Executive producer Sarah Timberman added, “That’s such a huge part of the story is exploring the ways that people respond to trauma and just underscoring the fact that there’s no right way to respond to a trauma. And yet there are so many preconceptions about the way people are expected to behave in the wake of something like a violent assault.”
In the end, though, this is Marie’s story. And two and a half years after the Lynnwood Police Department had publicly branded her a liar (it was her former best friend, however, who created the website that outed her identity to the entire community), they tracked her down somewhere outside of Seattle. They told her that her rapist had been arrested, told her that her record would be expunged, and handed over a refund for the $500 she’d been forced to pay the court. She went on to sue the city and settled for $150,000.

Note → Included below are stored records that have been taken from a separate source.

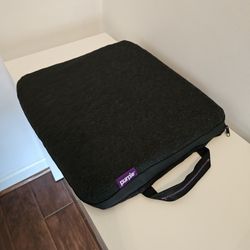 Purple Royal Seat Cushion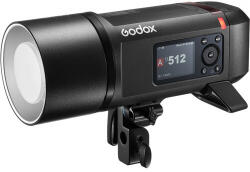 Godox AD600PROII akkumulátoros stúdióvaku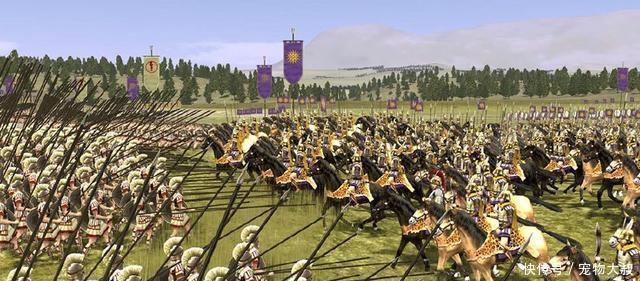 相差太多|亚历山大开战大秦帝国谁会赢,专家一致认为,相差太多!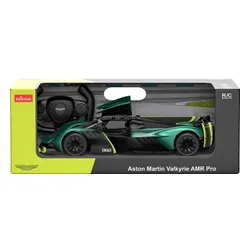 Samochód zdalnie sterowany RASTAR Aston Martin Valkyrie AMR Pro 92100
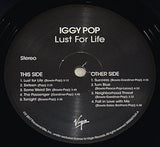 Iggy Pop - Lust For Life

As Miller and Armstrong’s piece noted, she found it within herself to accept the apology of both foster mothers who’d turned their backs on her in her time of need—it was one’s expression of doubt to the police that prompted the detectives to stop investigating Marie’s claims and pursue the theory that she was lying—and soon left the state. After getting her commercial driver’s license, she began a career as a long-haul trucker, got married, and now has two children. She’s requested that her location remain undisclosed.
In A False Report, the book Miller and Armstrong penned after their initial piece brought attention to the case, they revealed that, in the fall of 2016, Marie made a call from the road. It was to Galbraith. “They didn’t talk for long, fifteen minutes maybe,” the book notes, “but all Marie wanted, all she really needed, was to tell Galbraith how much her work had meant.”
An unbelievable ending to a sadly all-too-believable story.
Unbelievable is available to stream on Netflix now.